### Your task
Give back, word for word, every line of the material from the one containing "this 800×600 image." down to its final line.
****
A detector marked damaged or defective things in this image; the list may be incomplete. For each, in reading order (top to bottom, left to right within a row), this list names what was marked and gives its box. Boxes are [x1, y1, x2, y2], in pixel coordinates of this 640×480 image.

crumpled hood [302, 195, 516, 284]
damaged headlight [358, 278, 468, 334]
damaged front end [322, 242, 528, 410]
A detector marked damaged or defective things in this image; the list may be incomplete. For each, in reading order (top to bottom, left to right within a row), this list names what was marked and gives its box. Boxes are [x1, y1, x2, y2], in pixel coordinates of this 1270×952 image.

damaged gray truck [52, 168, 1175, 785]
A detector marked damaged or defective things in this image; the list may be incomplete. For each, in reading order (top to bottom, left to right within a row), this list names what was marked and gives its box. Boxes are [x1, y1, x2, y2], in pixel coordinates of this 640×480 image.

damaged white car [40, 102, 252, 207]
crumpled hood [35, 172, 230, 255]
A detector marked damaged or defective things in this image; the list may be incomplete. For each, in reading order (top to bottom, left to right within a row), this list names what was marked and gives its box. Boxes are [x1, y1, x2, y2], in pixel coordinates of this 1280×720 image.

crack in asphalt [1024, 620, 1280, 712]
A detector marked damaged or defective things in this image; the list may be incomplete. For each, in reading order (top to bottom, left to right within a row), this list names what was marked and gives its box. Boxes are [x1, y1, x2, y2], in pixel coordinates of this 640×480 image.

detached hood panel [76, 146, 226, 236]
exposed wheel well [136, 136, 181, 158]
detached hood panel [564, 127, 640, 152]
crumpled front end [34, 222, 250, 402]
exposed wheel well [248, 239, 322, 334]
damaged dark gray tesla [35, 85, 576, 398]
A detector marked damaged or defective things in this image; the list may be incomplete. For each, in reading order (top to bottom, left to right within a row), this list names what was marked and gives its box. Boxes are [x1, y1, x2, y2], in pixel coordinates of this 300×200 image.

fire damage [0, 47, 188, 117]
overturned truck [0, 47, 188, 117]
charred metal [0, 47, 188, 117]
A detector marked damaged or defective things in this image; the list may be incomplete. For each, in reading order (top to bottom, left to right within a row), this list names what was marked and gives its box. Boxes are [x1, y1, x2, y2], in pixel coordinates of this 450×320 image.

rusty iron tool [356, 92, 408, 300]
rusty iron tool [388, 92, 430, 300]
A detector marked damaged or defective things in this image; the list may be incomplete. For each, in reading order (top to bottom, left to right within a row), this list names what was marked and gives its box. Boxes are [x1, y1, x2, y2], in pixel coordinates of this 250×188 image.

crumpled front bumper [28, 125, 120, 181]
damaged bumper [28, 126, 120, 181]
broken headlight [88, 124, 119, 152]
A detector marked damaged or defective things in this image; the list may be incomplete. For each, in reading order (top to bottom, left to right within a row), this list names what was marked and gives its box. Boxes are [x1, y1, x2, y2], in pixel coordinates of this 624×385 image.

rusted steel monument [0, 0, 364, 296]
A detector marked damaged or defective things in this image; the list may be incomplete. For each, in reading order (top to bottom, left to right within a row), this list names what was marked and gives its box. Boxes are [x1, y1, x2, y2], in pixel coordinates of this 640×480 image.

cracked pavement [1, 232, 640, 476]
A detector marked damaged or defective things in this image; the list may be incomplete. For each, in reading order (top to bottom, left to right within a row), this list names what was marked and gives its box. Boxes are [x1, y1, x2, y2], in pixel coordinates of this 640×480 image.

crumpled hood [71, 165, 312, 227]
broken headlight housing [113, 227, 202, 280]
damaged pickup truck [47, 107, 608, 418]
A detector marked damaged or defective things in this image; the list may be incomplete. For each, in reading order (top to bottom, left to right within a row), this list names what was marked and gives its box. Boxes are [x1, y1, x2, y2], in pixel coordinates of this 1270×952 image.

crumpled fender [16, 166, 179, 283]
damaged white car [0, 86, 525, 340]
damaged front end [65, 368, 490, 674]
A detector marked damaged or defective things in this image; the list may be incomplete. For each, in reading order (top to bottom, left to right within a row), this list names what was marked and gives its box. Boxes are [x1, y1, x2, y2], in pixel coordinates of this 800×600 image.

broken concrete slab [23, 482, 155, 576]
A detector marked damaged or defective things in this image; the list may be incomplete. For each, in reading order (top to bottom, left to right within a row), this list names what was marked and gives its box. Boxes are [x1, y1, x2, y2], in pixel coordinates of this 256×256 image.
****
### Result below
A detector marked damaged or defective things in this image; the list may be incomplete. For each, in reading order (top to bottom, left to right within a row), this list names what was marked and gives its box. Boxes are [x1, y1, x2, y2], in pixel coordinates of this 800×600 image.

broken concrete slab [23, 482, 155, 576]
A detector marked damaged or defective things in this image; the list may be incomplete. For each, in reading order (top to bottom, left to right within a row), this list names what was marked and gives its box. Boxes are [x1, y1, x2, y2], in pixel coordinates of this 256×256 image.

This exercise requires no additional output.